ソラミドは自然体な生き方を“考える”メディア。答えを提示するわけではなく、読者の皆さんと一緒に考えるメディア。

だったら、自身の生き方を模索している自分が、「共に考える編集長」を目指したらいいんじゃないか。

そして、その過程で「ものを書く」ことに本気で向き合えるようになるんじゃないか。

ほんの小さな気付きです。でも、背中を押してくれる気付きでもあった。

悩みもがき続けている編集長って、なんだか面白いかも。素直にそう思えたとき、ソラミド編集長を名乗ることを決めました。

冒頭から、繰り返し「名乗ること」を決めたと書いています。編集長に「なった」のではなく、「名乗る」、と。
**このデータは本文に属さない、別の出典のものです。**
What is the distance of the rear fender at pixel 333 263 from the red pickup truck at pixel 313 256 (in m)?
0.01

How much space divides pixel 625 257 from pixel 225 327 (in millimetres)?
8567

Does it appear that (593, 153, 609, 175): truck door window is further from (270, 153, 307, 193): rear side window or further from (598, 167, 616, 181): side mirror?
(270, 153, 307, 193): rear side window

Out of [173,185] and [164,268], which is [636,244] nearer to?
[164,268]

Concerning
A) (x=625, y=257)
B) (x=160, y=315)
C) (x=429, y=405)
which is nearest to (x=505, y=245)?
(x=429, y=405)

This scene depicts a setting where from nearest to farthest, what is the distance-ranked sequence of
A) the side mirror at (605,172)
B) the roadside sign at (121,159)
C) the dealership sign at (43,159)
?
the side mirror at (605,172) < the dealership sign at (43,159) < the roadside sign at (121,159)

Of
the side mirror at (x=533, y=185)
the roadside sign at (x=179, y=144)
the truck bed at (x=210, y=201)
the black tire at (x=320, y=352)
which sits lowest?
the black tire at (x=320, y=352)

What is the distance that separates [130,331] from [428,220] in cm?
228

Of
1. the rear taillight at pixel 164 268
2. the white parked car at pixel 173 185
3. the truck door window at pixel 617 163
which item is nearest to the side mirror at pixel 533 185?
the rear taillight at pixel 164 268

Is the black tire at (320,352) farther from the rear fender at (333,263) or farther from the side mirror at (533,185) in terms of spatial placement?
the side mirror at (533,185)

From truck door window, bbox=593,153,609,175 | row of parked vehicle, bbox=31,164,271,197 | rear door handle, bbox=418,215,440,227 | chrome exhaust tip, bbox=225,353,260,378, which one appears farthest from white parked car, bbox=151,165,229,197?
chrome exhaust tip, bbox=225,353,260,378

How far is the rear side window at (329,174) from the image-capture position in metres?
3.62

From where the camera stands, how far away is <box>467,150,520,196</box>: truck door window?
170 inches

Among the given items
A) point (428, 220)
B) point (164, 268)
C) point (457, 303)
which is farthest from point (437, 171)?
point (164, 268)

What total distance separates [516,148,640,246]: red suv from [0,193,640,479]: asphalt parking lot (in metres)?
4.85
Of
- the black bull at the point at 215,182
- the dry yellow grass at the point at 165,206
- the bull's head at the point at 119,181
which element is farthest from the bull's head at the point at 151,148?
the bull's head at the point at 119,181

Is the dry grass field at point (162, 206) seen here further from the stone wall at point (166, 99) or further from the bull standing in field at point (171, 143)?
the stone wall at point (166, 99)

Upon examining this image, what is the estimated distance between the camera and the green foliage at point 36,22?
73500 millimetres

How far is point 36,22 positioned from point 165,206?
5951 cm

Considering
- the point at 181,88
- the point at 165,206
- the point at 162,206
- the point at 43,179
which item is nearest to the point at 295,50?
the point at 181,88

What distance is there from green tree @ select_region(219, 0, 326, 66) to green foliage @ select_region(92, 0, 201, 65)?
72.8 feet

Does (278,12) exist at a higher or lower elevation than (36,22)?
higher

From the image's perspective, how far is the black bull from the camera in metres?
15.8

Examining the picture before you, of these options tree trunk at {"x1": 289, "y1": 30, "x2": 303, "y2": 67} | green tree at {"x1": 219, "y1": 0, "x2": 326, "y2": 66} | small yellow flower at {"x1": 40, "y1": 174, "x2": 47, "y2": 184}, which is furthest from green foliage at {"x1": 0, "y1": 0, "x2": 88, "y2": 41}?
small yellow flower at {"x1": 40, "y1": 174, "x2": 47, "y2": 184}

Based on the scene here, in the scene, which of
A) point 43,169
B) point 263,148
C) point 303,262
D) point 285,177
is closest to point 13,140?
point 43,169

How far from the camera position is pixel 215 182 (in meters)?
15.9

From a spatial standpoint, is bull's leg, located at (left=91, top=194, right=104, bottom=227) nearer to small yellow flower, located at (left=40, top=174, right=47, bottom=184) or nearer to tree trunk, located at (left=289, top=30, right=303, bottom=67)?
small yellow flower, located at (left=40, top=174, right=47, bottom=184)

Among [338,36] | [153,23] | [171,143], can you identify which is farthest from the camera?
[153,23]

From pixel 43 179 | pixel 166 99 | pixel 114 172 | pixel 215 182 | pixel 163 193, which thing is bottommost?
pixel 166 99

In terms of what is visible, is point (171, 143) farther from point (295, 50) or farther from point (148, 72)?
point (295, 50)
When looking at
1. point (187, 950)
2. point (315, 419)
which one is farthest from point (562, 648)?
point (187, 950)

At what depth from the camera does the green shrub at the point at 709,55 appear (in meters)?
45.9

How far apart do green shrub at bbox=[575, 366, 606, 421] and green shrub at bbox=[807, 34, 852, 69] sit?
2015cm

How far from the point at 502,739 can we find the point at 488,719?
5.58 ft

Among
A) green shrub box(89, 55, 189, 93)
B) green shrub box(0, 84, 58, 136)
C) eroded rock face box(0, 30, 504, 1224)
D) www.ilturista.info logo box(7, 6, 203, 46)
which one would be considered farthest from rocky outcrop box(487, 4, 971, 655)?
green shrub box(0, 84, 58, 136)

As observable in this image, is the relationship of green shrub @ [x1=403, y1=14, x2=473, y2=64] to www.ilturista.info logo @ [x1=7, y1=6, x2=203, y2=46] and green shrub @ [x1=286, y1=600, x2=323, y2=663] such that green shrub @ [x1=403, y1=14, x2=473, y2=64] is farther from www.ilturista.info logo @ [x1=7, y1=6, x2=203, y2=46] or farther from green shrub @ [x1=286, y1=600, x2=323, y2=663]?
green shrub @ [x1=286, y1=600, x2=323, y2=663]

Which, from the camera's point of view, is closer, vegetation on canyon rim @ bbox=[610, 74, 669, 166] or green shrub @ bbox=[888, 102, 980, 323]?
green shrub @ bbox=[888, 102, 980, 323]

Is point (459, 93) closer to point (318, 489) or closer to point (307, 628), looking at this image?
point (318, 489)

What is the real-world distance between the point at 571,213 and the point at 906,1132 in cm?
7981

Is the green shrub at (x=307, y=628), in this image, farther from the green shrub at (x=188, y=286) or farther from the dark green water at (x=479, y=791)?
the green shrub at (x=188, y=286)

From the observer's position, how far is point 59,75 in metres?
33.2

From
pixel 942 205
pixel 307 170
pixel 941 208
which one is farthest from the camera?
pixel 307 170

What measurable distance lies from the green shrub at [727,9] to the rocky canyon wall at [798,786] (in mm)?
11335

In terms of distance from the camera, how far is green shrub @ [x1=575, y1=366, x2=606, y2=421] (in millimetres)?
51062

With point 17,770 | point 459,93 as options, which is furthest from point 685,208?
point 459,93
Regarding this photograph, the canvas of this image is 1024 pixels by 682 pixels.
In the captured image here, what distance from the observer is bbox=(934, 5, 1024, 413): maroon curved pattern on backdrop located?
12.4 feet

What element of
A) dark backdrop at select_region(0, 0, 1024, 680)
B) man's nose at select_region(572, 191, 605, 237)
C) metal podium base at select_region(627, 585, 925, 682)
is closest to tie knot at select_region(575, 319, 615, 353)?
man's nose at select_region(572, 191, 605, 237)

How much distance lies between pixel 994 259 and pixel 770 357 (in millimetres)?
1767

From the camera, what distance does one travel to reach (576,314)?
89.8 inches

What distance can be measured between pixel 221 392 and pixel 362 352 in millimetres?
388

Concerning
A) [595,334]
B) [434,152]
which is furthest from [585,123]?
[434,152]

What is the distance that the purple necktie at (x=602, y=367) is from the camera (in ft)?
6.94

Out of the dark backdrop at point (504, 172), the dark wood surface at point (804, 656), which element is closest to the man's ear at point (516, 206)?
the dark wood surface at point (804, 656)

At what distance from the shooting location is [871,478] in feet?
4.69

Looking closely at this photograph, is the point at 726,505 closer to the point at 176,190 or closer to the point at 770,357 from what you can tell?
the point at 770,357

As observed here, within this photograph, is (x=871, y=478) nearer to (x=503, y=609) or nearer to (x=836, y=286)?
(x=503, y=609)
なぜなら、編集長とはなんたるかが分かっていないから。

編集の長。きっと、メディアの編集方針や大切にしたいことを言語化するのでしょう。メディアの羅針盤になるのでしょう。

もちろん、そういったことをやろうとは思っています。でも、それだけじゃない。僕は僕なりの編集長像を創り上げてもいいんじゃないかな、って。

編集長ってなんだろう、という新たな問いを抱えていく決意。自信なんて、これっぽっちもありません。だから、編集長を「名乗る」ことにしたんです。

その先で見える景色があるはずだから。そして、そんな旅路さえも、自然体な生き方を考えることに繋がると思うから。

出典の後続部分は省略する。